It is tempting to paint a picture of lexicographers as power-hungry villains who want to control the world of words: the Gatekeepers of Language who are ruthless grammarians and intellectuals looking to prove their cleverness. You might imagine them as white-haired conservatives, sitting in their walnut-panelled private libraries scoffing at the abhorrent way the common folk are butchering words. And looking back on the history of dictionary-making, this imagined portrait isn’t so far from the truth.

For centuries, humans have been compelled to order, categorise and define words – the oldest known dictionary dates back to C.2300 BCE. “In the past, most dictionaries were written by one person, usually an educated middle-class person,” says Ramesh Krishnamurthy, a lexicographer and corpus linguist. He explains that these dictionary-makers relied on their memories, intuition and limited personal experiences to create definitions. “That meant that the only words and phrases that would be explained were words that were used by well-educated middle-class people. And of course, they were explained in terms of their prejudices and beliefs.” And because historically the educated and wealthy have been predominantly male, most early lexicographers were men. 

One of the most famous lexicographers is Dr Samuel Johnson who published The Dictionary of the English Language in 1755. In the introduction, he writes about his motivation for spending seven years single-handedly compiling his 40,000-word dictionary: “I found our speech copious and without order, and energetic without rules: wherever I turned my view, there was perplexity to be disentangled, and confusion to be regulated”. In other words, he wanted to order language and control its use. 

Despite this desire for control, Johnson’s dictionary is widely considered by lexicographers as “the first dictionary that was based on serious evidence of English usage as opposed to just making it up,” as he used references and citations from texts dating back to the 1500s to substantiate his definitions. Although Johnson had a more scientific approach to defining words than his predecessors, some of his definitions are still highly subjective. For example, he defines ‘shabby’ as ‘a word that has crept into conversation and low writing; but ought not to be admitted into the language’; and ‘patron’ as ‘one who countenances, supports, or protects. Commonly a wretch who supports with insolence, and is paid with flattery’, which is thought to be a dig at Lord Chesterfield, a prominent statesman and man of letters, who promised to be the patron of Johnson’s dictionary but did not follow through with support.

However, as time has marched slowly on and words have wriggled out of the definitions we try to bind them to, the role and attitudes of lexicographers have shifted too. In a 2007 TED talk, The Joy of Lexicography, McKean uses the analogy of a traffic policeman and a fisherman to describe this shift. She says that the public often sees her as a word-cop directing “real” words into the dictionary and pointing “bad” words away, but really, she is a fisherman [fisherperson] who throws her “net into the deep, blue ocean of English and see[s] what marvellous creatures I can drag up from the bottom.” So rather than designing language, McKean is observing, documenting and preserving it.
......
EXERCISE TASK 1:
Copy the entries below word for word, starting at the line that contains "Referring to what" and ending with the final entry.

[Questions about scene geometry]
......
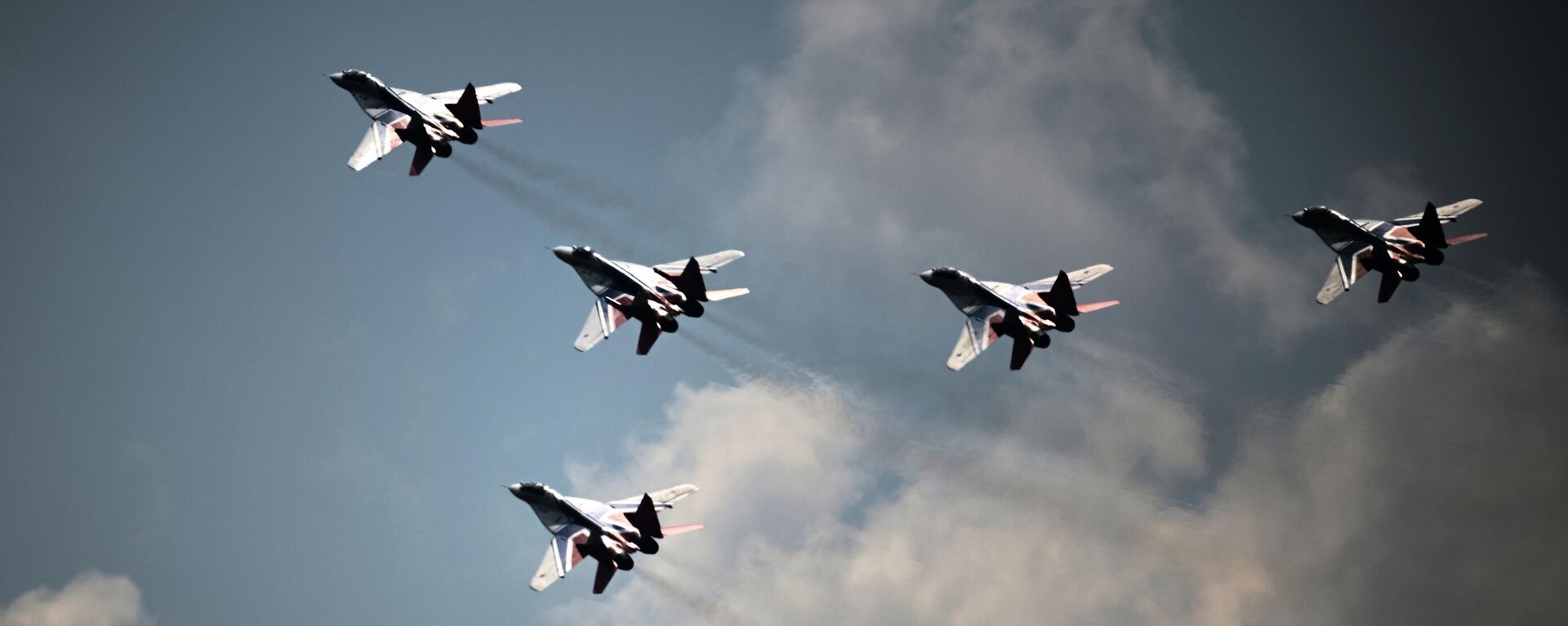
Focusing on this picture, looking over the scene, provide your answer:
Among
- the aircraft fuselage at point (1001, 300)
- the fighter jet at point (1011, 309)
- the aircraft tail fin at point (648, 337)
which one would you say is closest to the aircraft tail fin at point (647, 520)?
the aircraft tail fin at point (648, 337)

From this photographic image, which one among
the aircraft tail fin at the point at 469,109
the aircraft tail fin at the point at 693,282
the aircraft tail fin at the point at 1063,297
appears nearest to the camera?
the aircraft tail fin at the point at 1063,297

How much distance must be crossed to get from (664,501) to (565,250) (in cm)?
1476

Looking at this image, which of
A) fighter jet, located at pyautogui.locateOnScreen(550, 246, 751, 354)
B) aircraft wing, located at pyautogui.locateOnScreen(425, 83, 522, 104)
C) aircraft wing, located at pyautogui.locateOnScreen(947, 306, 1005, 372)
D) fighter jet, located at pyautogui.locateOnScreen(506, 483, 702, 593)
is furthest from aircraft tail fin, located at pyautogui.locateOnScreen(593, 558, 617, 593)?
aircraft wing, located at pyautogui.locateOnScreen(425, 83, 522, 104)

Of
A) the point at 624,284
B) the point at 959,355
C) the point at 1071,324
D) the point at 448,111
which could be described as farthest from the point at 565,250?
the point at 1071,324

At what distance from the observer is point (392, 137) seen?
83312 mm

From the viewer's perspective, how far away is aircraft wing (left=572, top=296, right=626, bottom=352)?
79.4m

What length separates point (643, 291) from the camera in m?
78.6

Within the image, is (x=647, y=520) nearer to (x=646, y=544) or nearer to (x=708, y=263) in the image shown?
(x=646, y=544)

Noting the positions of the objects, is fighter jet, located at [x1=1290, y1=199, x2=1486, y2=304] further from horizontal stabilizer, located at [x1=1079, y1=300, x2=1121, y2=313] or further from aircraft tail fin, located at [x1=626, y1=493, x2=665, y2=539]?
aircraft tail fin, located at [x1=626, y1=493, x2=665, y2=539]

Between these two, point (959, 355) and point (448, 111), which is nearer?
point (959, 355)

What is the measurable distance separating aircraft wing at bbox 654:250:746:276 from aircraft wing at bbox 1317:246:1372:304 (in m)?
31.4

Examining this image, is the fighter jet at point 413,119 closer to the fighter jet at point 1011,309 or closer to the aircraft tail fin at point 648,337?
the aircraft tail fin at point 648,337

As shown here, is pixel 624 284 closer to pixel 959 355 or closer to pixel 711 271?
pixel 711 271

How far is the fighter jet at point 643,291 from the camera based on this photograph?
78.0m
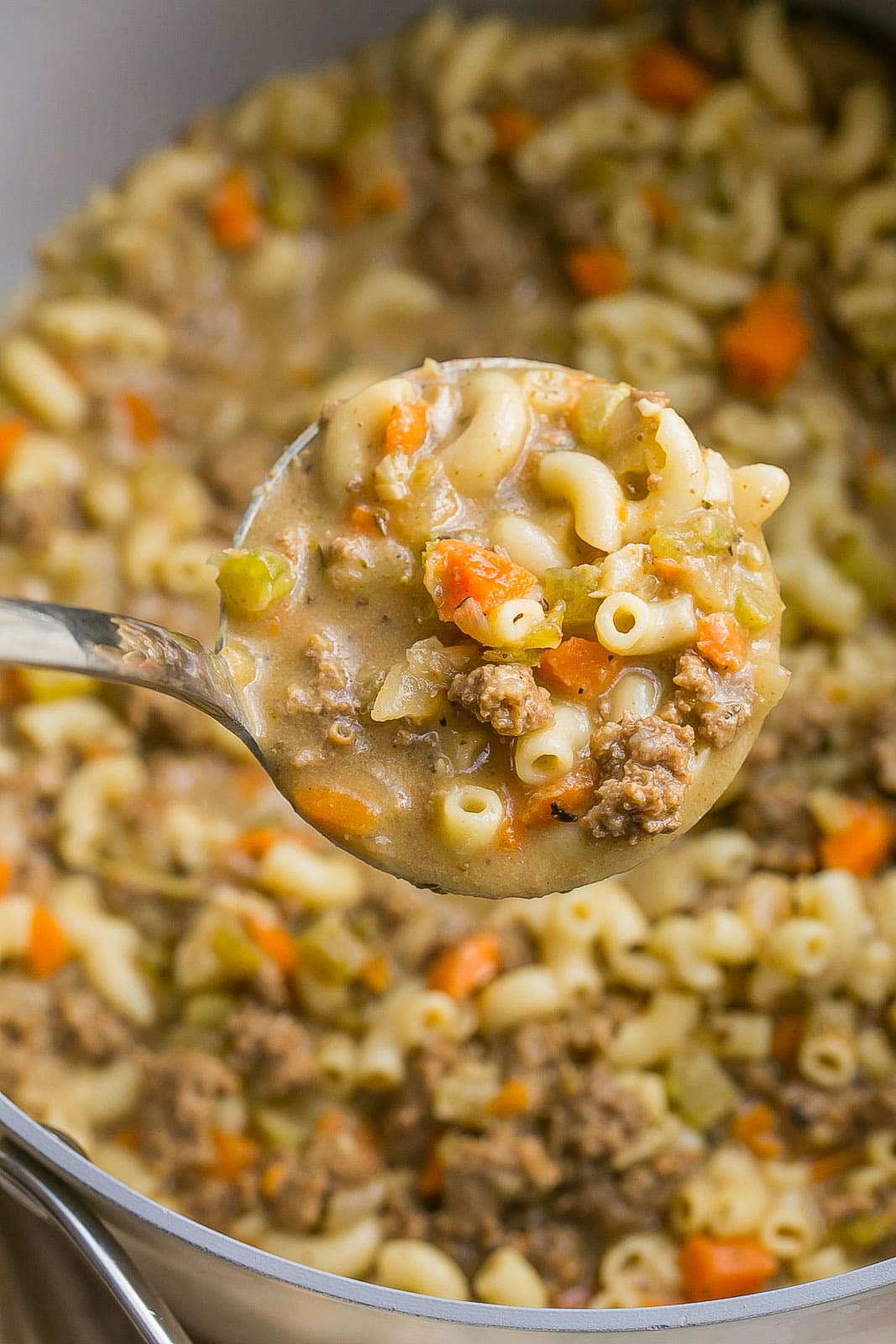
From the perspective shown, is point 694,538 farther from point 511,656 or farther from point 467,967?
point 467,967

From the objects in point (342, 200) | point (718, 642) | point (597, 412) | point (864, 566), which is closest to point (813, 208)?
point (864, 566)

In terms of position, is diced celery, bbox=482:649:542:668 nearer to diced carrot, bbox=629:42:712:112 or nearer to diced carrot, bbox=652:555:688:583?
diced carrot, bbox=652:555:688:583

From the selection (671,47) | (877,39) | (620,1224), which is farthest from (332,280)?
(620,1224)

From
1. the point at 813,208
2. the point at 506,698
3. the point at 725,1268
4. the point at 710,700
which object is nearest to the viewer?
the point at 506,698

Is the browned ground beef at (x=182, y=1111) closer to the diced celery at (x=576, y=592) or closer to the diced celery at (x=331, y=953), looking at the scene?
the diced celery at (x=331, y=953)

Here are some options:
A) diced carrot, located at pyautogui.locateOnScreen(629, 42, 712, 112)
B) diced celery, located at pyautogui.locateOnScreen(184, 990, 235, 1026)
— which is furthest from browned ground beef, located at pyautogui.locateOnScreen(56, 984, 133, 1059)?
diced carrot, located at pyautogui.locateOnScreen(629, 42, 712, 112)

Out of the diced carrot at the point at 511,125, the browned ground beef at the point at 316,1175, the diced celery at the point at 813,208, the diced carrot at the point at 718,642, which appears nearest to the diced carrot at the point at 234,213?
the diced carrot at the point at 511,125
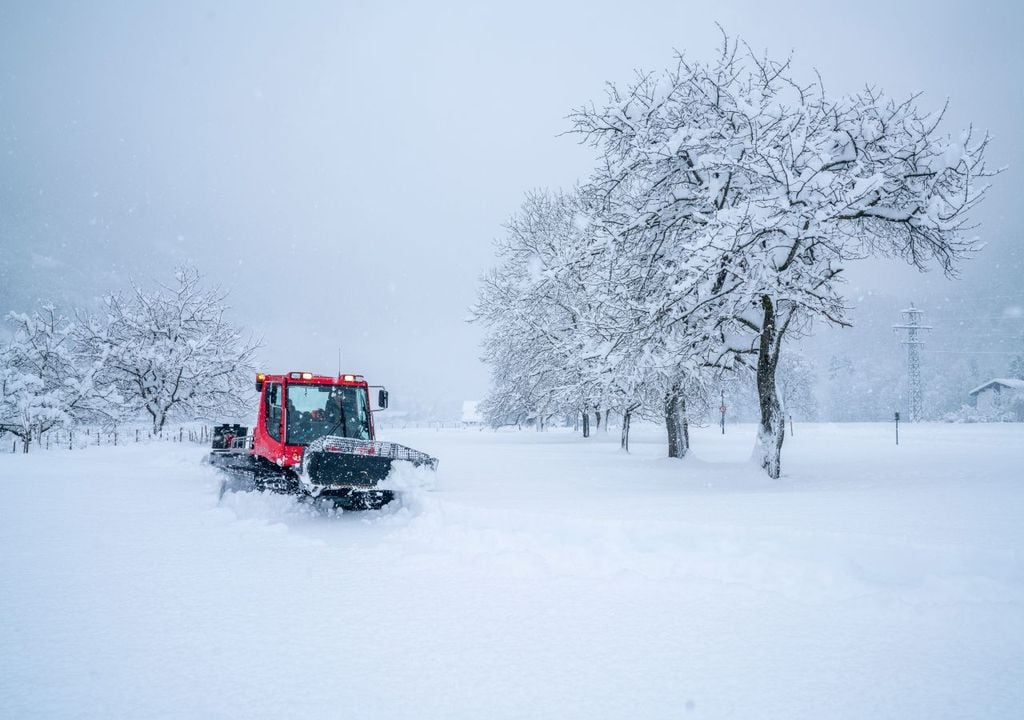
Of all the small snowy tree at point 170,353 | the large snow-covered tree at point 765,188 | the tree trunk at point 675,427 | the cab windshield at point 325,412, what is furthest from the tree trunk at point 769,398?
the small snowy tree at point 170,353

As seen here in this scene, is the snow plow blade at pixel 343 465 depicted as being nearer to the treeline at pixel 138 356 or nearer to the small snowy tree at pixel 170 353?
the treeline at pixel 138 356

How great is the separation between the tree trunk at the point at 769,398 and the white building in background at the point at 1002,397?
7316cm

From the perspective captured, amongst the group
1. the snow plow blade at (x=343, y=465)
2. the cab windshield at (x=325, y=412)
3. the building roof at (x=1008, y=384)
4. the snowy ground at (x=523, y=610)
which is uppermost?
the building roof at (x=1008, y=384)

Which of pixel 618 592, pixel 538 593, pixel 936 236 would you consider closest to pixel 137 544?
pixel 538 593

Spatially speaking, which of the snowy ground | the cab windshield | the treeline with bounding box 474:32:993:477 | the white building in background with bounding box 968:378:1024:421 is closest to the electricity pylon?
the white building in background with bounding box 968:378:1024:421

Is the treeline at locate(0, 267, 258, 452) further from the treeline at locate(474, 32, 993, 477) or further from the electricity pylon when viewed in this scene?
the electricity pylon

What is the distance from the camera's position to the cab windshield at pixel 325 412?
10812 mm

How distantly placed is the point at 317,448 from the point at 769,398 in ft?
31.4

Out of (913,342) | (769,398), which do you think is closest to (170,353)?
(769,398)

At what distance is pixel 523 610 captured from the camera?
4.97 metres

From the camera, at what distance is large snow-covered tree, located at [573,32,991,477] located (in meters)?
10.6

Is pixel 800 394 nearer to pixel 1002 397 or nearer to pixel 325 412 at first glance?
pixel 1002 397

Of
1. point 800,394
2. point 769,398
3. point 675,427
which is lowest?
point 675,427

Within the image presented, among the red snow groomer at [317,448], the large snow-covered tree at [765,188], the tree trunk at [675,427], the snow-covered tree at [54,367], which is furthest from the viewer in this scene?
the snow-covered tree at [54,367]
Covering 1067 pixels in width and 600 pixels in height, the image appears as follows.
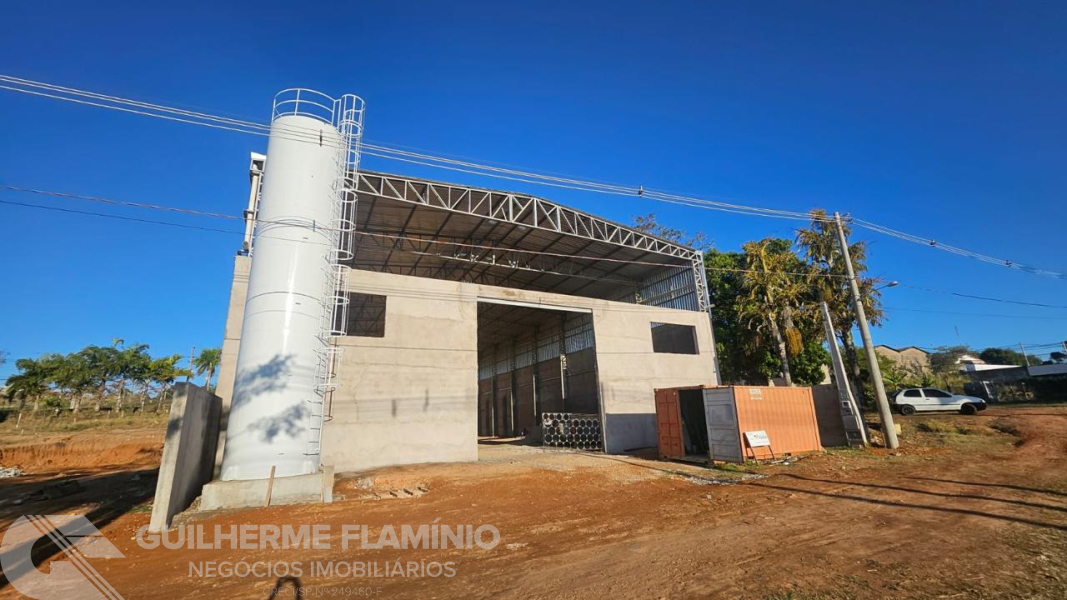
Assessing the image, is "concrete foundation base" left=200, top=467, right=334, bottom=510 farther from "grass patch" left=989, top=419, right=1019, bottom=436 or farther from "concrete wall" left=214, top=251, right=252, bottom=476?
"grass patch" left=989, top=419, right=1019, bottom=436

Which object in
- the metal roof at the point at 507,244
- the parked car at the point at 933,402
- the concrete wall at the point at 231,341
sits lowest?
the parked car at the point at 933,402

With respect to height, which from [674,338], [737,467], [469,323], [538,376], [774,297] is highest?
[774,297]

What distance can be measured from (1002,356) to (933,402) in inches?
2941

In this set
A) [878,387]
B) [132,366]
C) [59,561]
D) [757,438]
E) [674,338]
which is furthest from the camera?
[132,366]

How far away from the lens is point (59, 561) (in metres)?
6.93

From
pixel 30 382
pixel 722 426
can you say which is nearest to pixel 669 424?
pixel 722 426

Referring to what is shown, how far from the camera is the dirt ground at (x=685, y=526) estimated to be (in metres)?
5.26

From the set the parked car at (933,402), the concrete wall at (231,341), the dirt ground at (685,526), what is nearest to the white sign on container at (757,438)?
the dirt ground at (685,526)

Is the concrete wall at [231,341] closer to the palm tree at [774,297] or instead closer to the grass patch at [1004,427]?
the palm tree at [774,297]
......
EXERCISE TASK 2:
Repeat the passage on lexicographers word for word, starting at "For centuries, humans" and ending at "lexicographers were men.".

WRITTEN SOLUTION 1:
Referring to what is shown, how far from the camera is the dirt ground at (x=685, y=526) estimated to be (in metres)?
5.26

From the set the parked car at (933,402), the concrete wall at (231,341), the dirt ground at (685,526), what is nearest to the white sign on container at (757,438)?
the dirt ground at (685,526)

Is the concrete wall at [231,341] closer to the palm tree at [774,297] or instead closer to the grass patch at [1004,427]?
the palm tree at [774,297]

WRITTEN SOLUTION 2:
For centuries, humans have been compelled to order, categorise and define words – the oldest known dictionary dates back to C.2300 BCE. “In the past, most dictionaries were written by one person, usually an educated middle-class person,” says Ramesh Krishnamurthy, a lexicographer and corpus linguist. He explains that these dictionary-makers relied on their memories, intuition and limited personal experiences to create definitions. “That meant that the only words and phrases that would be explained were words that were used by well-educated middle-class people. And of course, they were explained in terms of their prejudices and beliefs.” And because historically the educated and wealthy have been predominantly male, most early lexicographers were men.